Why should I worry? Really, is there any rational reason for it? Isn’t worry actually just another way of saying that I don’t trust that God can do it? When I’m anxious, I stop believing that He can take care of me. Anxiety and trust can’t possibly co-exist.

God is my Father and he does love me. There’s no place for worry in my life.

This last week, as I watched our sweet granddaughter cry out, “Papi, I’m sinking!” and then saw her momentary fear melt away when her daddy put his strong arms out to catch her in her inflatable tube, I realized Lucy was modeling how I should respond in fearful situations. She didn’t hesitate for a moment in totally trusting her daddy. I want that childlike faith that says I believe Abba Father is enough.

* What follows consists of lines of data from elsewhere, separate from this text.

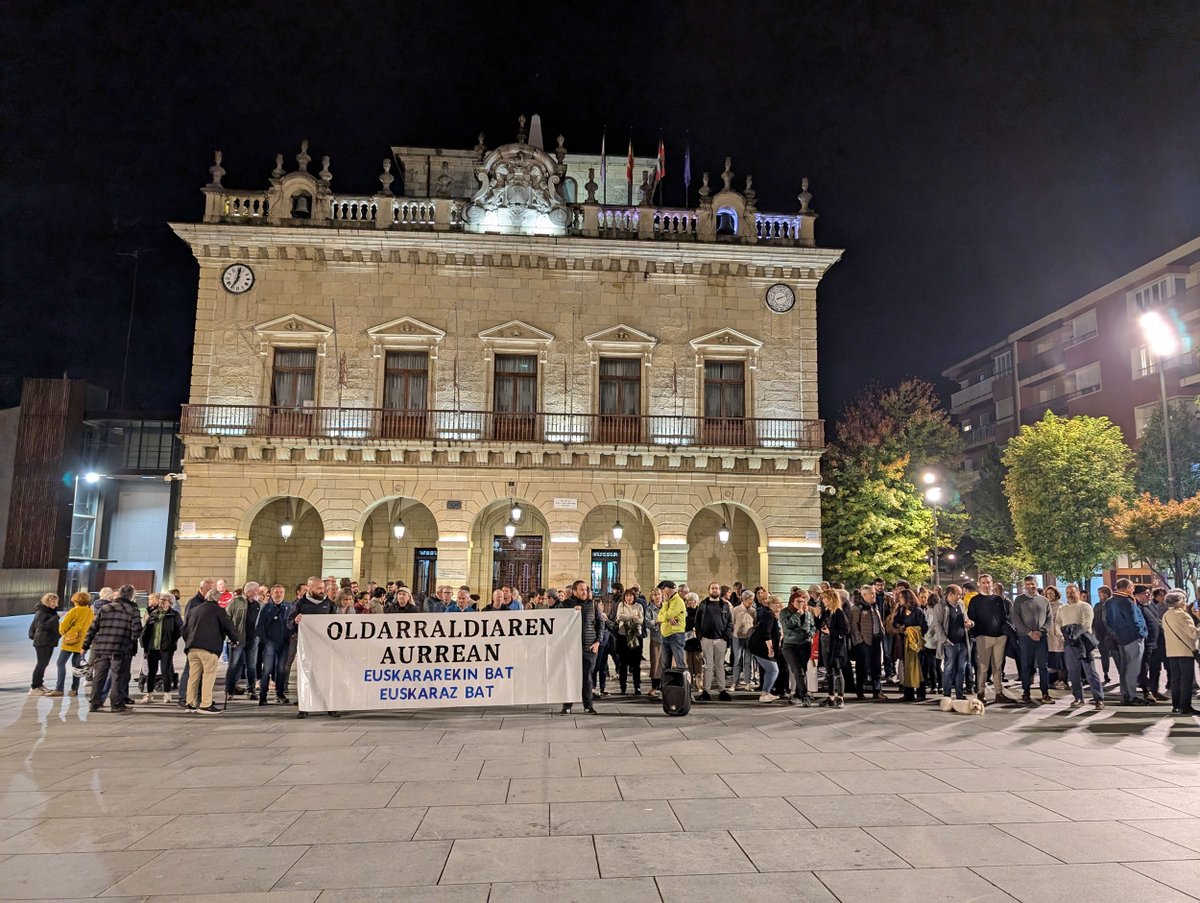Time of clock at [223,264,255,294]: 7:01
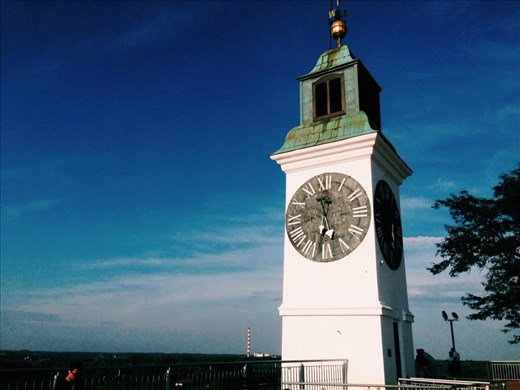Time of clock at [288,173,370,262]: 11:32
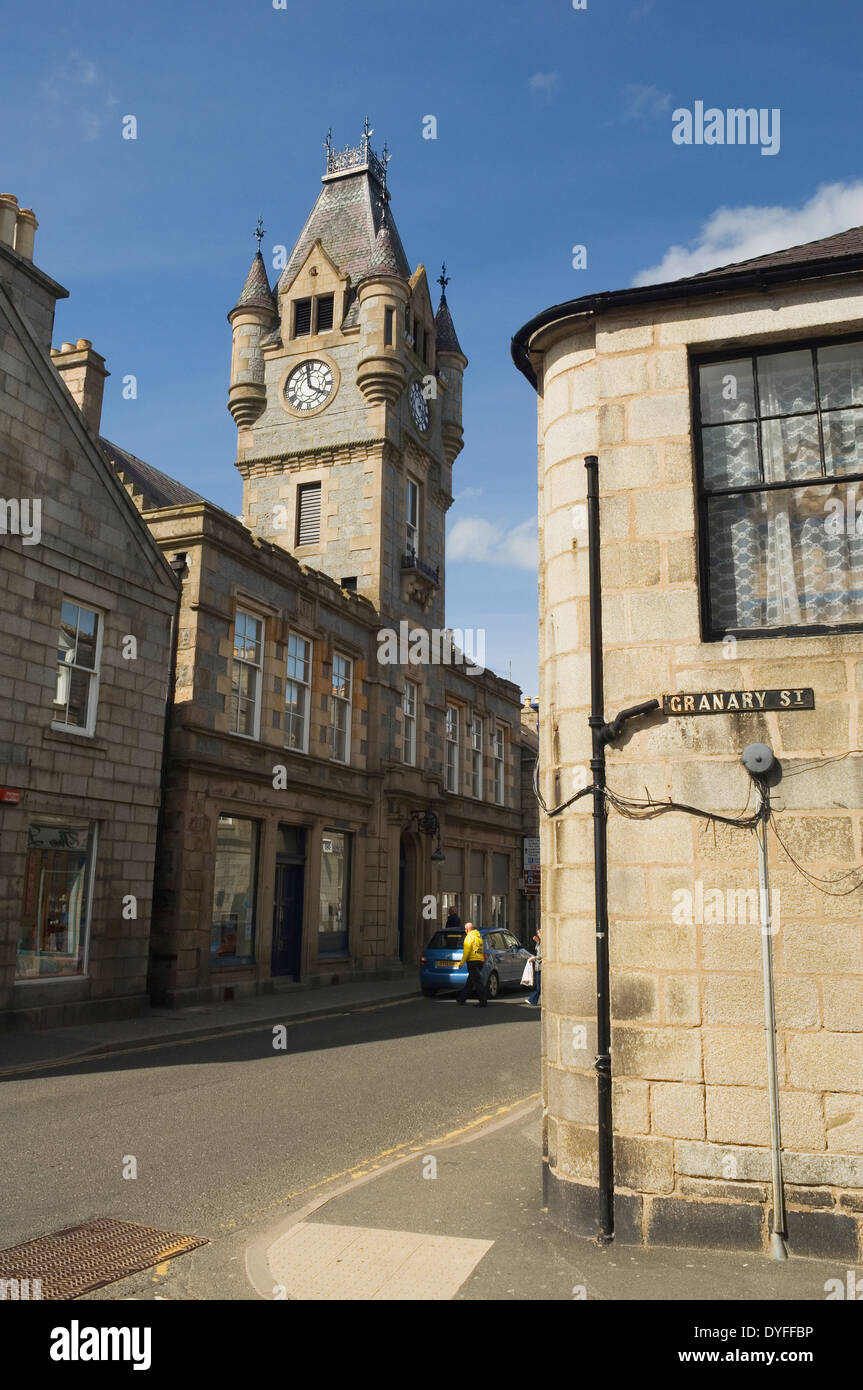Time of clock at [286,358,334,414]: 3:58
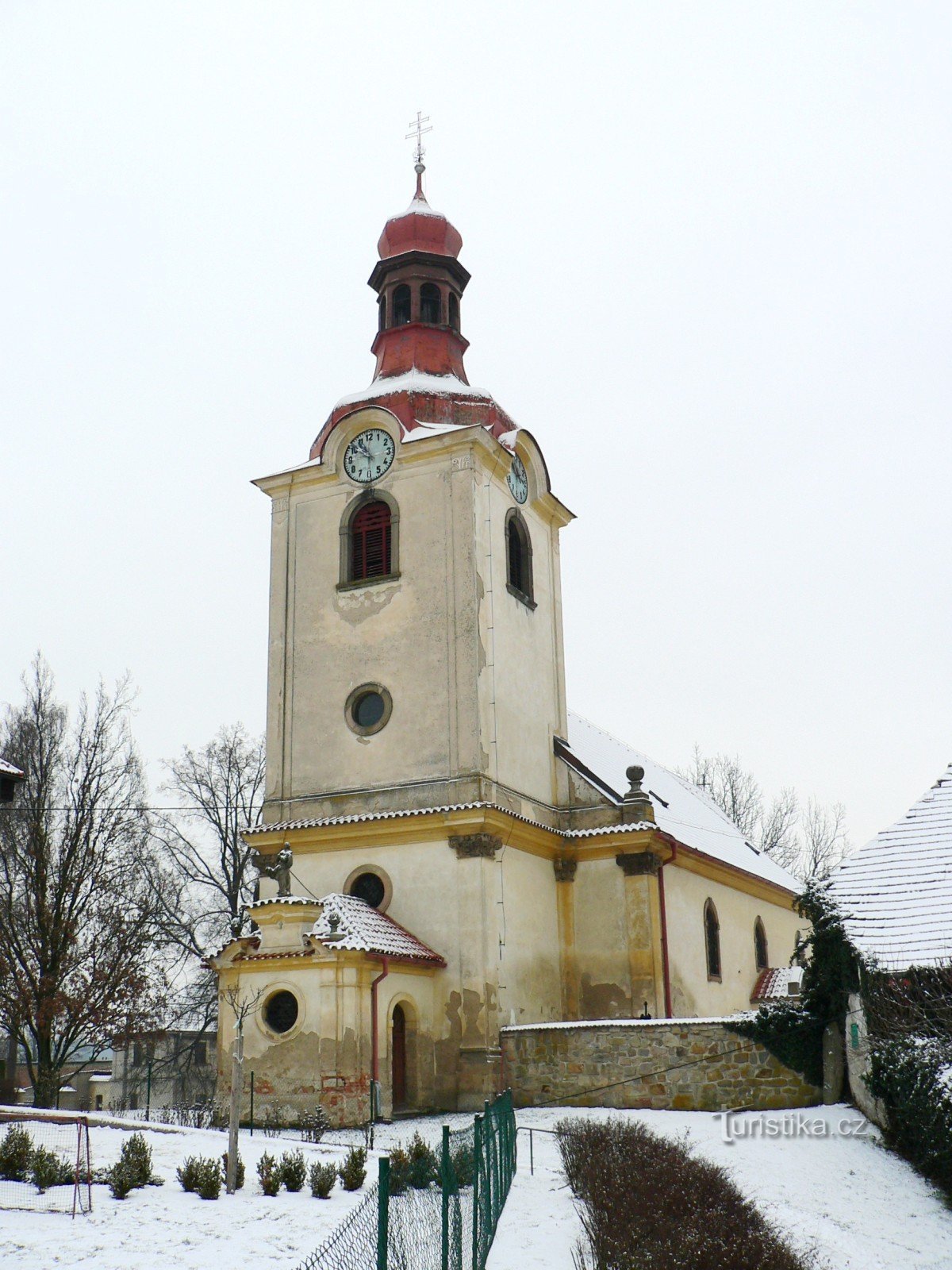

There’s no way, with my finite mind, that I can think of something that the God of the Universe won’t remember, no matter how many times I recite it to myself.

No worries. Hakuna matata.

Better yet, dwell on the words of Phil. 4:6-7 and let them fill your mind today: “Be anxious for nothing, but in everything by prayer and supplication with thanksgiving let your requests be made known to God. And the peace of God, which surpasses all comprehension, will guard your hearts and your minds in Christ Jesus.”